La noticia dada a conocer a través de una carta al director por dos académicos de la Universidad de Chile en que se develó que una académica de la Universidad de Tarapacá habría recibido más de treinta millones de pesos mensuales por publicaciones científicas encendió una alarma que va mucho más allá de un caso aislado.
Lo que subyace a esta denuncia de cuestionables prácticas es una distorsión que, poco a poco, ha ido infiltrándose en la educación superior chilena —y también fuera de nuestras fronteras—: la idea de que la ciencia puede medirse como si fuese una línea de montaje.

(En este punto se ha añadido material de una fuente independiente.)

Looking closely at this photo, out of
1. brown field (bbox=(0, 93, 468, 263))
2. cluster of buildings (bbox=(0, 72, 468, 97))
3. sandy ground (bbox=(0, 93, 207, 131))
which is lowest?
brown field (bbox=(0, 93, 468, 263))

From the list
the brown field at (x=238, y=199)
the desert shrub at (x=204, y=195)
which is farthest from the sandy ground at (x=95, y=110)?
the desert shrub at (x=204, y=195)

Desde hace años, quienes nos dedicamos a la investigación vivimos bajo la consigna de “publicar o perecer”, un lema que, de tanto repetirse, terminó vaciándose de contenido. Las métricas —el número de artículos publicados, las citas obtenidas, el índice de impacto— pasaron a ocupar el lugar que antes tenía la curiosidad o la búsqueda genuina del conocimiento. En su avance, desplazaron algo menos visible pero esencial: la ética, la vocación, el propósito.
En un país que invierte menos del 0,4 % del PIB en investigación y desarrollo, la presión por mostrar resultados ha llevado a muchas instituciones a implementar mecanismos de incentivo que valoran la rapidez antes que la profundidad. Pero el problema no es el incentivo en sí. Los reconocimientos bien concebidos pueden fortalecer la cultura científica si están orientados a premiar la calidad, la colaboración y la relevancia social del conocimiento.

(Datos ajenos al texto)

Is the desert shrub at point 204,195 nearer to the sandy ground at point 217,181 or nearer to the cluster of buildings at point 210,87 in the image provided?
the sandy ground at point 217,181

El riesgo de este paradigma aparece cuando el sistema se centra en la cantidad, reduciendo el sentido del trabajo académico a una acumulación de puntos en lugar de un compromiso con el saber y la búsqueda de la verdad.
Lo que nació como una estrategia para dinamizar la productividad terminó, en algunos casos, alimentando un ecosistema donde lo urgente reemplaza a lo importante, y donde la colaboración retrocede ante la competencia.
No se trata de culpar a quienes investigan. La mayoría lo hace con rigor y convicción, muchas veces en condiciones adversas. El problema no reside en las personas, sino en un modelo que confunde excelencia con volumen y prestigio con visibilidad. En esa lógica, los incentivos pierden su capacidad transformadora y se vuelven una meta en sí mismos.
Hace más de ocho décadas, el sociólogo Robert Merton advertía que la ciencia se sostiene en valores como la universalidad, el desinterés y el escepticismo organizado. Cuando esos principios son reemplazados por la lógica del mercado, la investigación pierde su brújula moral y su sentido más profundo.
Revertir esa tendencia exige revisar las políticas de financiamiento, los sistemas de incentivos y, sobre todo, volver a preguntarnos por qué investigamos. ¿Queremos sumar puntos en un ranking o comprender mejor el mundo que habitamos?
La ciencia no necesita más métricas, sino más propósito. No necesita más competencia, sino más confianza. Tal vez, antes de diseñar nuevos estímulos, deberíamos recuperar algo que nunca debimos dejar escapar: la convicción de que el conocimiento es, en esencia, un bien público.